- RECORDS FOR THIS TASK
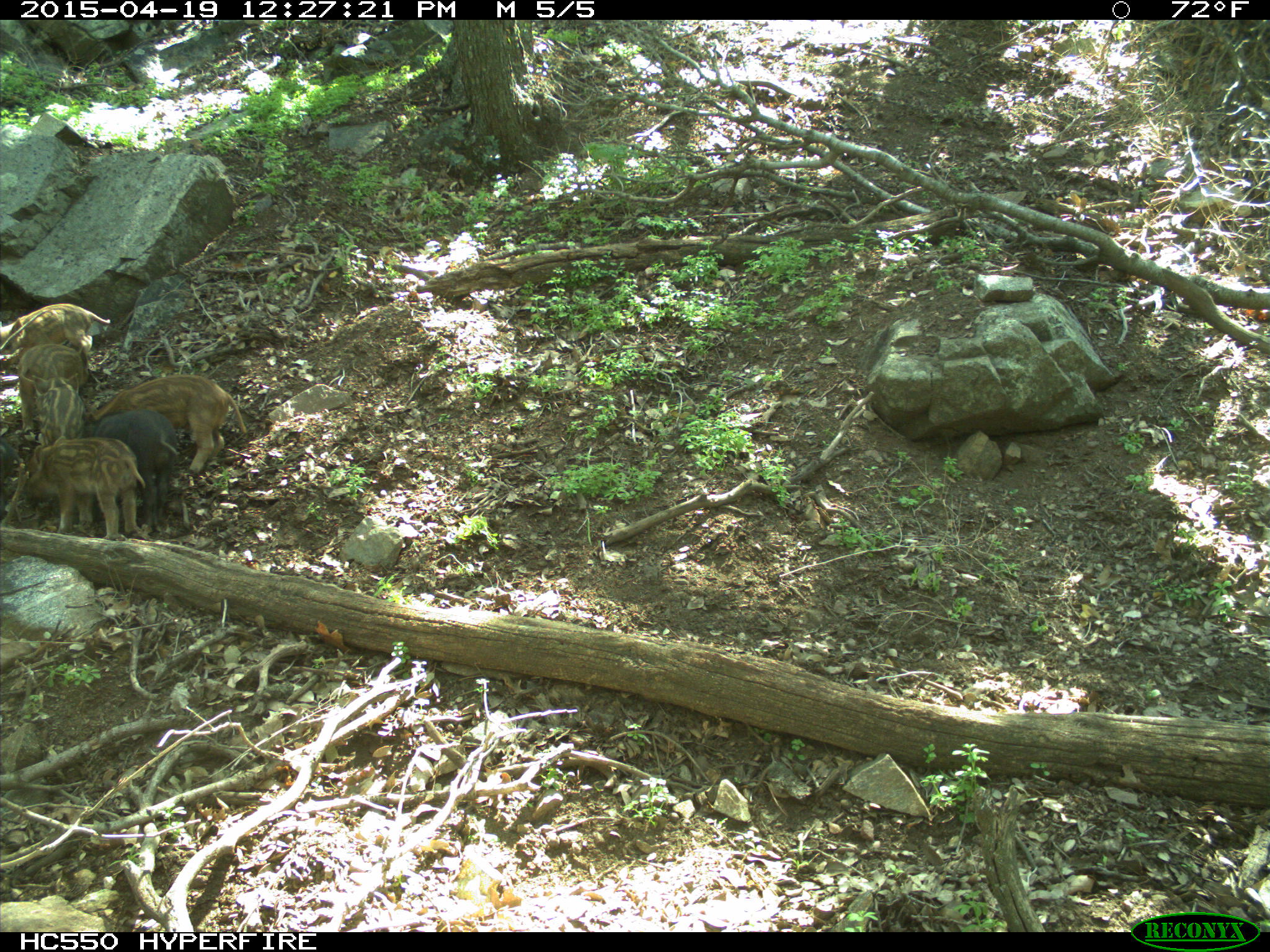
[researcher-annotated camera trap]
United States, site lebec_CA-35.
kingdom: Animalia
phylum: Chordata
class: Mammalia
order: Artiodactyla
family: Suidae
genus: Sus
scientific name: Sus scrofa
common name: wild boar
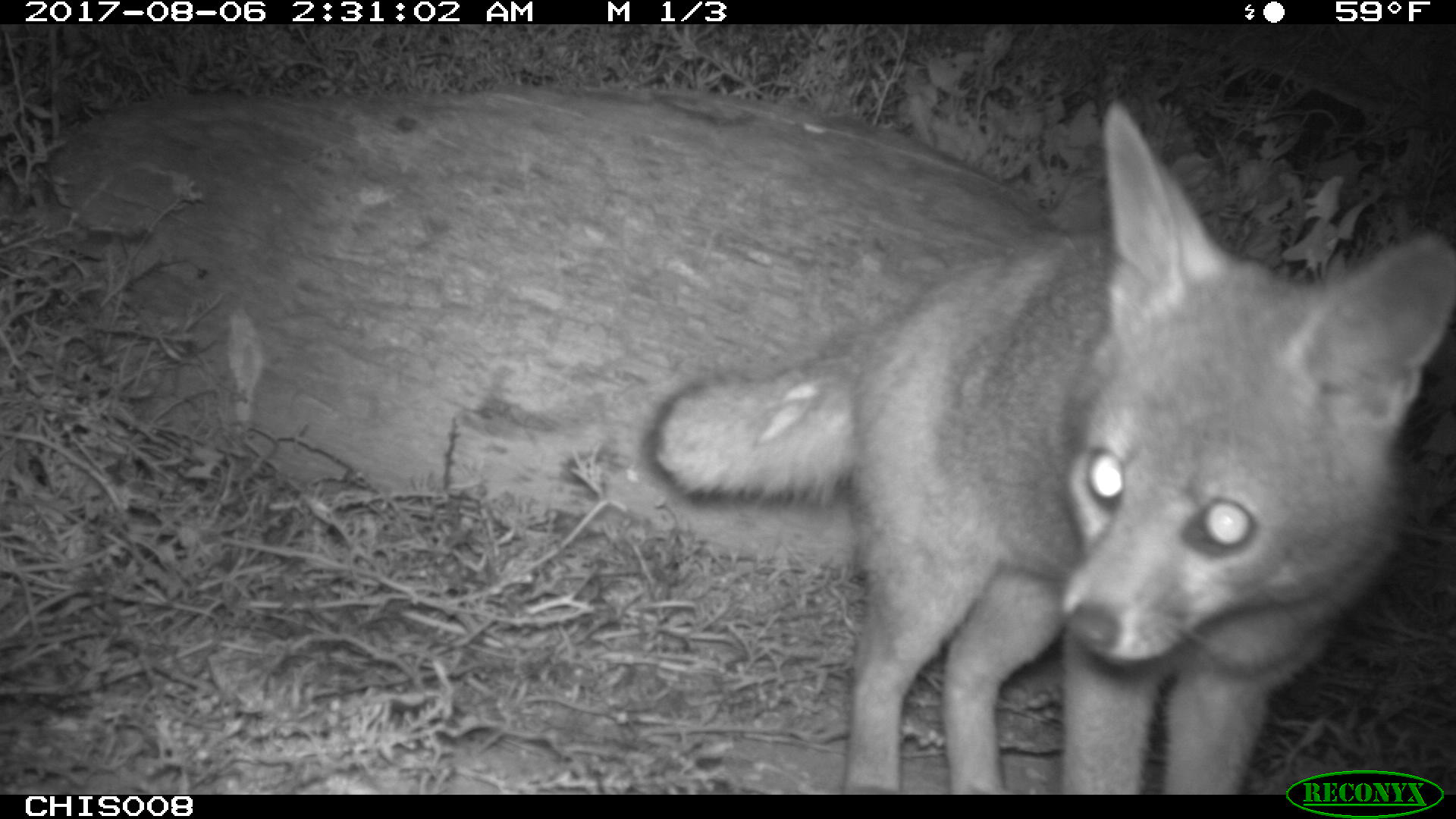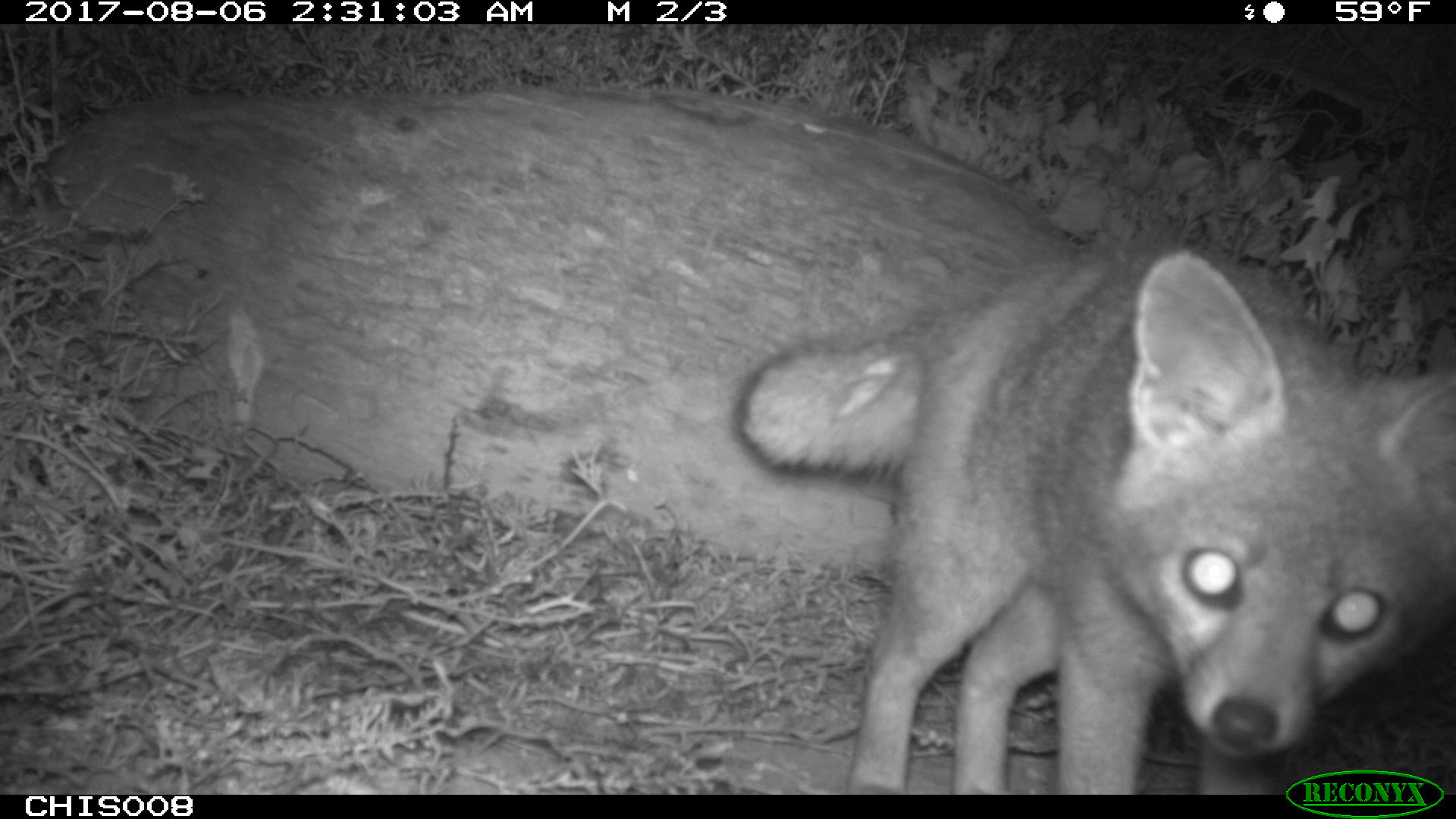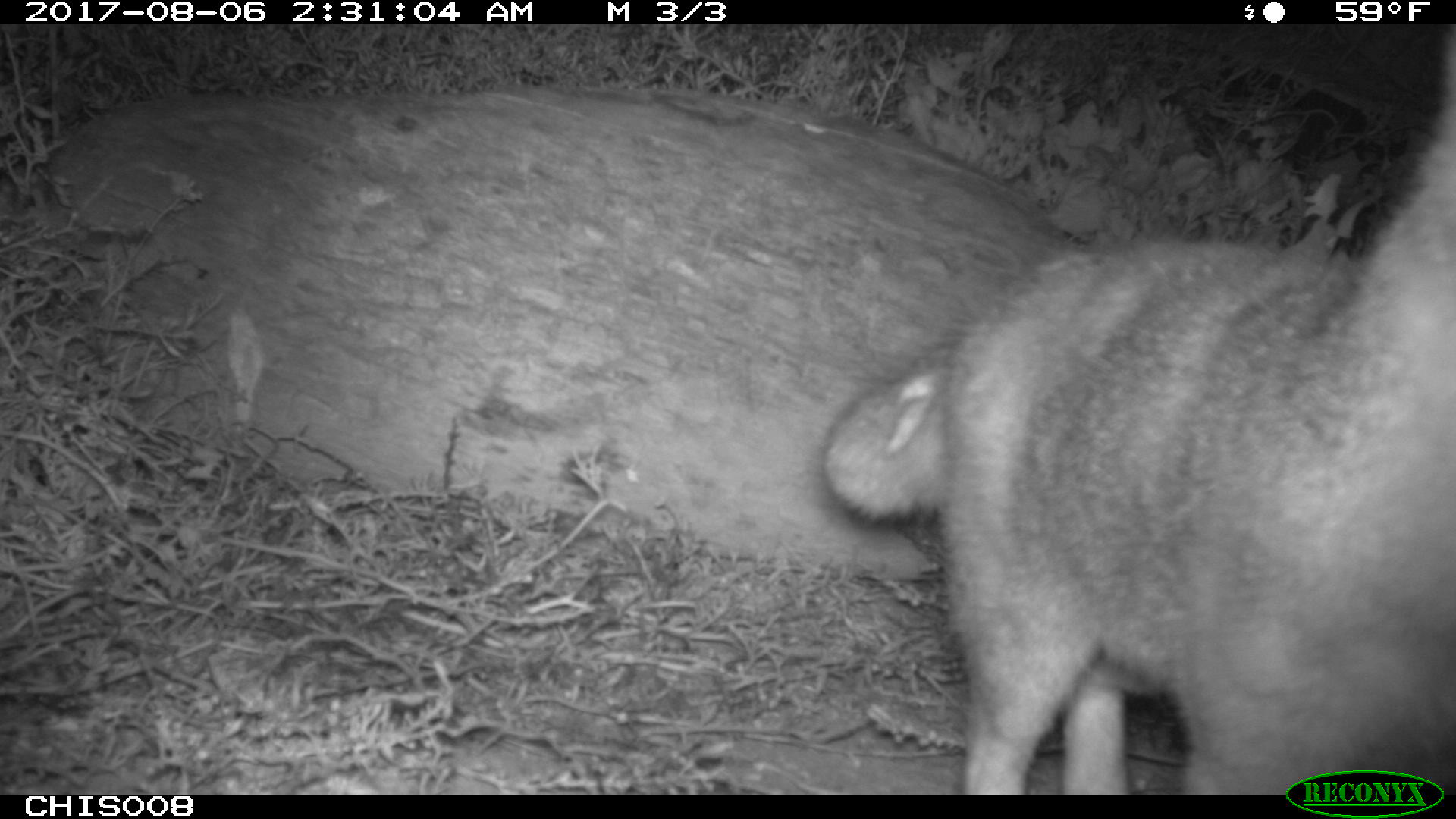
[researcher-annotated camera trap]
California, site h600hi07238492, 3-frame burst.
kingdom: Animalia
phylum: Chordata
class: Mammalia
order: Carnivora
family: Canidae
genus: Urocyon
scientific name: Urocyon littoralis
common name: island fox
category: fox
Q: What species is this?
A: Fox (island fox) (Urocyon littoralis).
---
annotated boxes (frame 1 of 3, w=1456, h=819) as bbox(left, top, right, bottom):
fox: bbox(648, 97, 1455, 792)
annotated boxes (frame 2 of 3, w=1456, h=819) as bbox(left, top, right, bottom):
fox: bbox(731, 245, 1455, 794)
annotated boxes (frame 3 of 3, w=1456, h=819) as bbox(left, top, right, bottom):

- TASK OBJECTIVE
Lines from the one containing "annotated boxes (frame 2" to the end of the data are to be printed exactly, including the first and last.

- WRITTEN RESPONSE
annotated boxes (frame 2 of 3, w=1456, h=819) as bbox(left, top, right, bottom):
fox: bbox(731, 245, 1455, 794)
annotated boxes (frame 3 of 3, w=1456, h=819) as bbox(left, top, right, bottom):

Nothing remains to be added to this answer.